◆ Work request:
Pull out every line of the data below that contains the word "evaluate", and copy each one in full.

Image and text data from the web

-*-

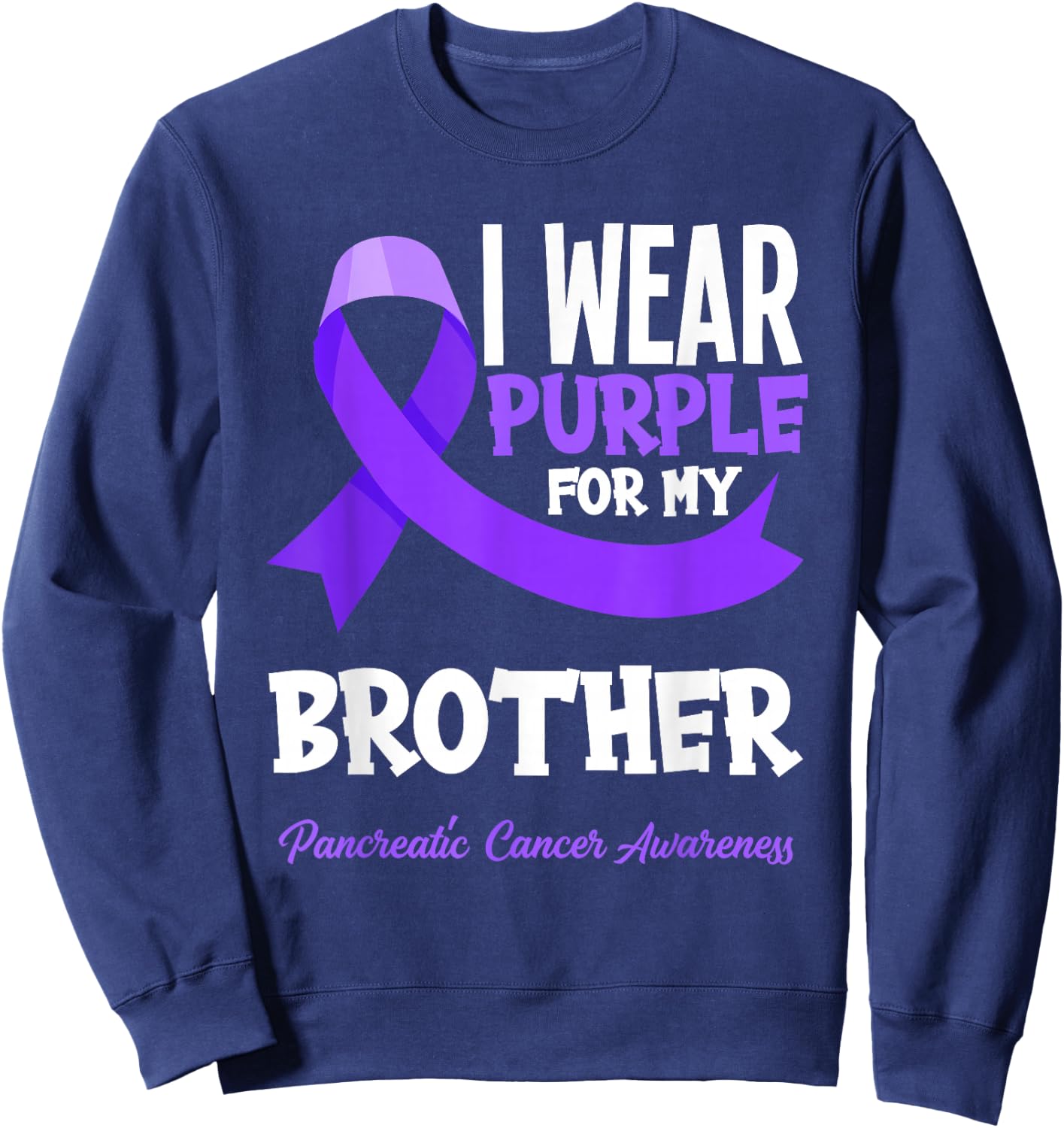 I Wear Purple For My Brother Pancreatic Cancer Awareness Sweatshirt - Sweatshirt | Navy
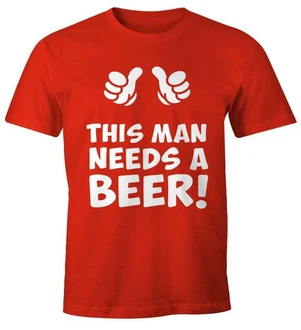 MoonWorks Print-Shirt This Man Needs a Beer Herren Bier T-Shirt MoonWorks Print-Shirt This Man Needs a Beer Herren Bier T-Shirt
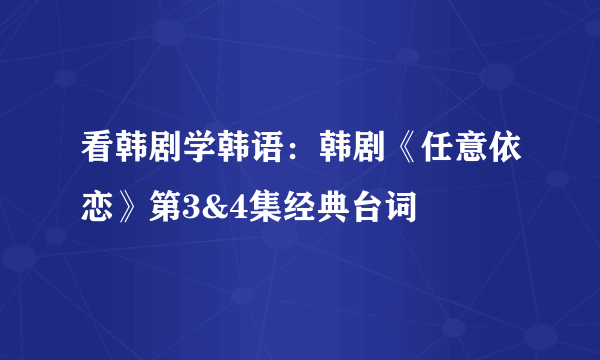 看韩剧学韩语：韩剧《任意依恋》第3&4集经典台词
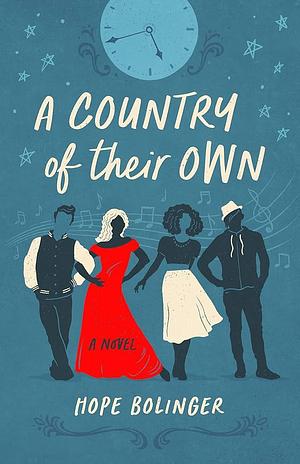 A Country Of Their Own by Hope Bolinger, Hope Bolinger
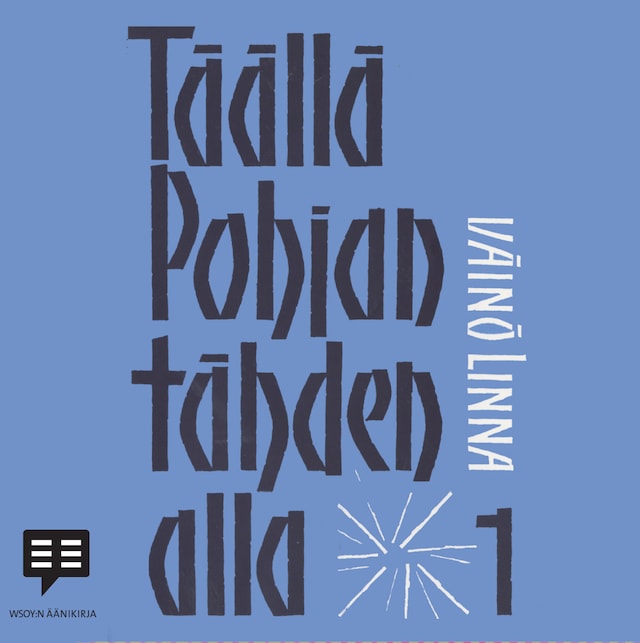 Buchcover für Täällä Pohjantähden alla 1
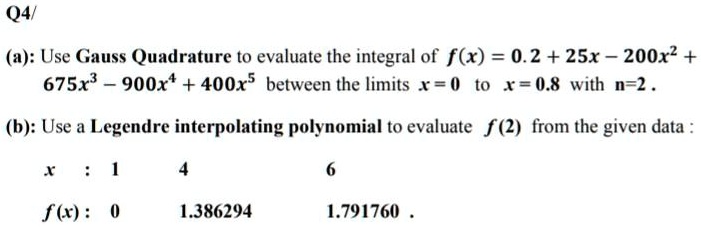 Q4/

(a): Use Gauss Quadrature to evaluate the integral of f(x) = 0.2 + 25x - 200x^2 + 675x^3 - 900x^4 + 400x^5 between the limits x = 0 to x = 0.8 with n=2 .

(b): Use a Legendre interpolating polynomial to evaluate f(2) from the given data :

x : 1 4 6

f(x) : 0 1.386294 1.791760 .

-*-

◆ Response to the exercise:
(a): Use Gauss Quadrature to evaluate the integral of f(x) = 0.2 + 25x - 200x^2 + 675x^3 - 900x^4 + 400x^5 between the limits x = 0 to x = 0.8 with n=2 .
(b): Use a Legendre interpolating polynomial to evaluate f(2) from the given data :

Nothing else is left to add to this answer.